选定一个平衡因子Alpha，一般取值在0.6 ~ 0.7之间，0.75也可以

满足条件 ((cur.siz * Alpha >= lson.siz) and (cur.siz * Alpha >= rson.siz))则视为以cur为根的子树平衡

 

怎么使一棵树平衡呢

重构！

将以cur为根的子树压成一个序列(中序遍历)

将这个序列暴力重构成一棵平衡树

再把它接回去就好了

 

并不是能很好的支持删除操作

所以上网找了一个

或是打上删除标记在重构的时候不计入这个元素

一些细节见注释

#include<algorithm>
#include<iostream>
#include<cstring>
#include<cstdlib>
#include<cctype>
#include<cstdio>
#include<cmath>
#define lson t[cur].ch[0]
#define rson t[cur].ch[1]
using namespace std;

const int MAXN = 500001, inf = 0x7fffffff;
const double Alpha = 0.7;

struct Node{
    int ch[2], val, fa, siz;
    Node(){ch[0] = ch[1] = val = siz = fa = 0;}
}t[MAXN];

int n, Root, poolcur;
int rebin[MAXN], bincur;

inline int rd() {
    register int x = 0;
    register char c = getchar();
    register bool f = false;
    while(!isdigit(c)) {
        if(c == '-') f = true;
        c = getchar();
    }
    while(isdigit(c)) {
        x = x * 10 + c - 48;
        c = getchar();
    }
    return f ? -x : x;
}

inline bool Balance(int cur) {
    //check balance
    return (((double)t[cur].siz * Alpha >= t[lson].siz) and ((double)t[cur].siz * Alpha >= t[rson].siz));
}

inline void pushup(int cur) {
    t[cur].siz = t[lson].siz + t[rson].siz + 1;
    return;
}

void Recycle(int cur) {
    //inorder traversal, 
    //store it's No. will optimize the options later.

* 所给信息:
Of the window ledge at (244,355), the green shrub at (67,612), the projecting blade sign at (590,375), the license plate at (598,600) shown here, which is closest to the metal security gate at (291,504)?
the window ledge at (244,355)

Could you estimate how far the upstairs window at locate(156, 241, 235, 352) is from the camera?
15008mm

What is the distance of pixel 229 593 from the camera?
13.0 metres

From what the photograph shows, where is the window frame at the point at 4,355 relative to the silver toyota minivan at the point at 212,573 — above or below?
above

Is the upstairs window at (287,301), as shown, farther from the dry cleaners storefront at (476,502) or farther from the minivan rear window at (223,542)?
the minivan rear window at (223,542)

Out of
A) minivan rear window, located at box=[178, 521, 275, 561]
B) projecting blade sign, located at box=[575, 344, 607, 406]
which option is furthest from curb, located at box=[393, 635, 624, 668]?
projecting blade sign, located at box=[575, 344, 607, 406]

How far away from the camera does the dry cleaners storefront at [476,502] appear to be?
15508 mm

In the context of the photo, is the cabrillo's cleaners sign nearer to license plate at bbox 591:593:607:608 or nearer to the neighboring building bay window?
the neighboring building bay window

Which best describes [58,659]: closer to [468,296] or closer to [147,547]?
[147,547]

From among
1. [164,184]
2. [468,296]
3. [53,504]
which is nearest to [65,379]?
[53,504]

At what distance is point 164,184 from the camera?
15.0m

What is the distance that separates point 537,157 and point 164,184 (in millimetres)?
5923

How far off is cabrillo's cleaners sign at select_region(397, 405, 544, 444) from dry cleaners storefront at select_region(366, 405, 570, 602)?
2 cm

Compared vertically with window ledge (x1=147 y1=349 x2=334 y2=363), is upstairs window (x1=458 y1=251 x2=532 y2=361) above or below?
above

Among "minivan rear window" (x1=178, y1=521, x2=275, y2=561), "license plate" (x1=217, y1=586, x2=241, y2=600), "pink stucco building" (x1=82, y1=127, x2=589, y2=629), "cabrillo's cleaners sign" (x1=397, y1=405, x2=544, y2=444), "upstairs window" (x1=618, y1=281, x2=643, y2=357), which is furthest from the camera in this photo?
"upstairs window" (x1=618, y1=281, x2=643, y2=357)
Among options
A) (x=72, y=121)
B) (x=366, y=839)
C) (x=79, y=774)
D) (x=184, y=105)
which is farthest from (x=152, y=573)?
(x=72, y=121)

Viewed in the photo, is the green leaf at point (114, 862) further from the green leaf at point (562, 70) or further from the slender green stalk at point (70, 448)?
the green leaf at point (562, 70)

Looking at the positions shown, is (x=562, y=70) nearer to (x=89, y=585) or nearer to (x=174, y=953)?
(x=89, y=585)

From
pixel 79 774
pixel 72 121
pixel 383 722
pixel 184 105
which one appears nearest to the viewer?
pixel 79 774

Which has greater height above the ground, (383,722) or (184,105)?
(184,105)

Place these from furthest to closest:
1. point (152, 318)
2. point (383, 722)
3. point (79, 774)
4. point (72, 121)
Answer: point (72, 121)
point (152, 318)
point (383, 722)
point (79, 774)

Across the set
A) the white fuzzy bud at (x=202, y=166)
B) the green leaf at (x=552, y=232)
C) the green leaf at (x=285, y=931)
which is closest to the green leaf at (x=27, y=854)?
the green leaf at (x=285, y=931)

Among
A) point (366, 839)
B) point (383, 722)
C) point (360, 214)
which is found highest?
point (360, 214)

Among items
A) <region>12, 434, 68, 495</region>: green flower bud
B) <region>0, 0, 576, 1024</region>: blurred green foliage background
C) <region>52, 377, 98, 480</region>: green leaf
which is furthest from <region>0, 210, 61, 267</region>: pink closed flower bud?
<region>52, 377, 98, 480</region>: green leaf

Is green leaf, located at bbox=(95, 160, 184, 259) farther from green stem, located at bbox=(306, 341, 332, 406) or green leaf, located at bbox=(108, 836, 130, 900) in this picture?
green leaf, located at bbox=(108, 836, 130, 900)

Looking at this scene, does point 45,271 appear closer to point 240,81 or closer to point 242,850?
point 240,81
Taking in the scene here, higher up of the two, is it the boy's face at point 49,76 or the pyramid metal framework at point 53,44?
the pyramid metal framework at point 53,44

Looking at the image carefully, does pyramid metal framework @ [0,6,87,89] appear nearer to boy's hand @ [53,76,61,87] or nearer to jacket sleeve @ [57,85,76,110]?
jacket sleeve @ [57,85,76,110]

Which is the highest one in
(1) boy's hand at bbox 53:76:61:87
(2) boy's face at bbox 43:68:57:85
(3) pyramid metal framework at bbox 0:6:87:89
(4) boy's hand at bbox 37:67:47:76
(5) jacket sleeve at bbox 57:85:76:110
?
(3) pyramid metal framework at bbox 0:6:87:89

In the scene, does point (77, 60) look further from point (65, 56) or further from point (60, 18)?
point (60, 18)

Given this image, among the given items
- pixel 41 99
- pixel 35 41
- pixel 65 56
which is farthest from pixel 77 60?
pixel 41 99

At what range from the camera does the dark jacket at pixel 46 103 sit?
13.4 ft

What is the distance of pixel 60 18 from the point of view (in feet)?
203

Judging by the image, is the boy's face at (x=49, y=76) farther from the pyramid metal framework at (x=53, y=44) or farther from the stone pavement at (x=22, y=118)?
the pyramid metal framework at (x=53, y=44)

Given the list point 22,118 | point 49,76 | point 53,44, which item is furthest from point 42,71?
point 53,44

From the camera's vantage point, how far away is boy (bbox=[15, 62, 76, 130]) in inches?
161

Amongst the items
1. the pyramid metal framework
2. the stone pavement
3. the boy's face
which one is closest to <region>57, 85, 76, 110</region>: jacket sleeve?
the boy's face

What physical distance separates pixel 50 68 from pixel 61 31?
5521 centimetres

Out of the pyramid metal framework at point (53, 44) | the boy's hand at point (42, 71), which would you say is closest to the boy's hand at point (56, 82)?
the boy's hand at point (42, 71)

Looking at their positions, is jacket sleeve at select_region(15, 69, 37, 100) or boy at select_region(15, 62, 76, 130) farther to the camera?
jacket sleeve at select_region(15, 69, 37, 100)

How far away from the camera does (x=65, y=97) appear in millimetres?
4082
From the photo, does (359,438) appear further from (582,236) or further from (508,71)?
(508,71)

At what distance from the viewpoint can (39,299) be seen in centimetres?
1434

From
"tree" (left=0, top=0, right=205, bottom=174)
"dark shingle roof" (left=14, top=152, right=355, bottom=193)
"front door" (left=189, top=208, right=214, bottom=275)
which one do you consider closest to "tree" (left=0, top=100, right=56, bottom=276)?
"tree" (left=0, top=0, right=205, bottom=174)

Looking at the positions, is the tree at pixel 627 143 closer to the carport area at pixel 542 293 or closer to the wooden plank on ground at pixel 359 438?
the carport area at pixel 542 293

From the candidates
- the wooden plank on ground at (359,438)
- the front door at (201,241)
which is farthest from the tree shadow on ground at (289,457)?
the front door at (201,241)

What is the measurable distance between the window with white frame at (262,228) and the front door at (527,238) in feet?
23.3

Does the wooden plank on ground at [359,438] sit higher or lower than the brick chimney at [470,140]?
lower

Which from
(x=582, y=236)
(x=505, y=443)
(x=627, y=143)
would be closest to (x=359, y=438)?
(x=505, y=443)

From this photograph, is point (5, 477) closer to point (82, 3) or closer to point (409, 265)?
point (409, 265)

* 给定任务 1: 根据文档节选，平衡因子Alpha一般取什么范围的值？
* 给定任务 2: 把文档节选代码里用#include引入的头文件全部列出来。
* 给定任务 3: 请照原样抄下文档节选中从"inline bool Balance(int"到"the options later."的部分。

* 书面解答 1: 一般取值在0.6 ~ 0.7之间，0.75也可以。

* 书面解答 2: algorithm、iostream、cstring、cstdlib、cctype、cstdio、cmath

* 书面解答 3:
inline bool Balance(int cur) {
    //check balance
    return (((double)t[cur].siz * Alpha >= t[lson].siz) and ((double)t[cur].siz * Alpha >= t[rson].siz));
}

inline void pushup(int cur) {
    t[cur].siz = t[lson].siz + t[rson].siz + 1;
    return;
}

void Recycle(int cur) {
    //inorder traversal, 
    //store it's No. will optimize the options later.